Consigna
Reproduce tal cual las líneas de los registros. Empieza por la que contiene "Observing this image, does" y termina con la que contiene "4. point (175, 78)", ambas incluidas.

[Extractos de datos de preguntas espaciales]
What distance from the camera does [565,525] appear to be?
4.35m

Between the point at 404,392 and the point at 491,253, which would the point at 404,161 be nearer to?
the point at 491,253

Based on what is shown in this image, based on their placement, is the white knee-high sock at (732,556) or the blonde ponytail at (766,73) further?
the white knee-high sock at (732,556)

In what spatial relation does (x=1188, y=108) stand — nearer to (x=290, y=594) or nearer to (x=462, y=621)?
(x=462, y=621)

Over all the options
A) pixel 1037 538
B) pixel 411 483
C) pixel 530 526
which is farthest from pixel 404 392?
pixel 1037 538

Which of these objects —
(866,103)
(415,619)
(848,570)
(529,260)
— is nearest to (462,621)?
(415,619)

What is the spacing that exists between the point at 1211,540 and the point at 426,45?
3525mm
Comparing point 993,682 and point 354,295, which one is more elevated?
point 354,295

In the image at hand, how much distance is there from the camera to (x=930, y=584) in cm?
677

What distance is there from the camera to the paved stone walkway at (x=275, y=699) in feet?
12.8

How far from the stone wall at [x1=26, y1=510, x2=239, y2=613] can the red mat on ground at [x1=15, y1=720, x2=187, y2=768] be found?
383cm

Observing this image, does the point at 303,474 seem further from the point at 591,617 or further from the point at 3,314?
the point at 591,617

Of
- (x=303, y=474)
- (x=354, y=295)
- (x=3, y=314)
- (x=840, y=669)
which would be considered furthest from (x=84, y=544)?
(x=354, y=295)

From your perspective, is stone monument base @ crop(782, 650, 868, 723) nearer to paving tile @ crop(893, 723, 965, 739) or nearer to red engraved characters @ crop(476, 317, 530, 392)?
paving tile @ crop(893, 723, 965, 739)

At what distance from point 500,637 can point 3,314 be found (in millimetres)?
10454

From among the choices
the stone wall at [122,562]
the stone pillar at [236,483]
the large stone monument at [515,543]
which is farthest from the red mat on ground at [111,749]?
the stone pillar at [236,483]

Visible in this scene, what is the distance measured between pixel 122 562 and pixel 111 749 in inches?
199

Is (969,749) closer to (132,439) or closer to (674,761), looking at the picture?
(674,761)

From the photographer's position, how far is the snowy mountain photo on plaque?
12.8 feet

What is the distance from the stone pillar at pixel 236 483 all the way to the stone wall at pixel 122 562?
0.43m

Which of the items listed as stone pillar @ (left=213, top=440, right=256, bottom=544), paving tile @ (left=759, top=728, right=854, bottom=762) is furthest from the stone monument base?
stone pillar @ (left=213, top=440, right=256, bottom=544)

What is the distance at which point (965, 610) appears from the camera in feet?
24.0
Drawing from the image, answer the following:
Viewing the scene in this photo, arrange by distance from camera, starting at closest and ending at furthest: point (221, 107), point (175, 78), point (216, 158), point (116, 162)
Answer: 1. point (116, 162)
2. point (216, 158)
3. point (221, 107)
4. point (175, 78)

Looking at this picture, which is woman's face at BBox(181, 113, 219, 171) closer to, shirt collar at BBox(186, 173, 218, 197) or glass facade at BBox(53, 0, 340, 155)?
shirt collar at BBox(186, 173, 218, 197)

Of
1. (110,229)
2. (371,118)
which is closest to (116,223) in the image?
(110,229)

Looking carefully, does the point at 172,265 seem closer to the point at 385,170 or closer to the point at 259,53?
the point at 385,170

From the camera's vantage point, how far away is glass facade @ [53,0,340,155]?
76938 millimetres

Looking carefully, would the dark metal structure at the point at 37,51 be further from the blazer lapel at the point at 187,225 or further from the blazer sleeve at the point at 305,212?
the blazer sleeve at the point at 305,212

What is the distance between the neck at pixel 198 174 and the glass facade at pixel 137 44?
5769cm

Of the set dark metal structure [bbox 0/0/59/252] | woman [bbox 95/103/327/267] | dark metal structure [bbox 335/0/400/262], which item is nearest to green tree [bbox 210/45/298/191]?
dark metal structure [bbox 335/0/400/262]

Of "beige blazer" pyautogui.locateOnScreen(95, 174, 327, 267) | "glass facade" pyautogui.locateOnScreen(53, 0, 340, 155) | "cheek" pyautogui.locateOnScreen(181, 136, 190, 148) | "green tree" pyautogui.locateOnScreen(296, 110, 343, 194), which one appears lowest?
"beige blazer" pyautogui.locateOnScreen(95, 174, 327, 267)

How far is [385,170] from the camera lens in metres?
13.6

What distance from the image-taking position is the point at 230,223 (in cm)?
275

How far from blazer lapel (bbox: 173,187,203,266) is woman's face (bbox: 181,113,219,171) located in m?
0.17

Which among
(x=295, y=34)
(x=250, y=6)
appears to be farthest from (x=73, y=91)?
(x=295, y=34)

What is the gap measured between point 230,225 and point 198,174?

Respuesta correcta
Observing this image, does the point at 303,474 seem further from the point at 591,617 or further from the point at 3,314?
the point at 591,617

Of
- (x=303, y=474)
- (x=354, y=295)
- (x=3, y=314)
- (x=840, y=669)
which would be considered furthest from (x=84, y=544)?
(x=354, y=295)

From your perspective, is stone monument base @ crop(782, 650, 868, 723) nearer to paving tile @ crop(893, 723, 965, 739) or nearer to red engraved characters @ crop(476, 317, 530, 392)?
paving tile @ crop(893, 723, 965, 739)

At what distance from point 500,637 can point 3,314 be found (in millimetres)?
10454

From among the choices
the stone wall at [122,562]
the stone pillar at [236,483]
the large stone monument at [515,543]
which is farthest from the red mat on ground at [111,749]?
the stone pillar at [236,483]

Visible in this scene, what is the distance measured between pixel 122 562 and pixel 111 749 in inches?
199

Is (969,749) closer to (132,439) or closer to (674,761), looking at the picture?
(674,761)

From the photographer's position, how far is the snowy mountain photo on plaque?
12.8 feet

What is the distance from the stone pillar at pixel 236 483 all the way to the stone wall at pixel 122 562?
0.43m

Which of the items listed as stone pillar @ (left=213, top=440, right=256, bottom=544), paving tile @ (left=759, top=728, right=854, bottom=762) is furthest from the stone monument base?
stone pillar @ (left=213, top=440, right=256, bottom=544)

What is the distance at which point (965, 610) appears from the camera in feet?
24.0
Drawing from the image, answer the following:
Viewing the scene in this photo, arrange by distance from camera, starting at closest and ending at furthest: point (221, 107), point (175, 78), point (216, 158), point (116, 162)
Answer: 1. point (116, 162)
2. point (216, 158)
3. point (221, 107)
4. point (175, 78)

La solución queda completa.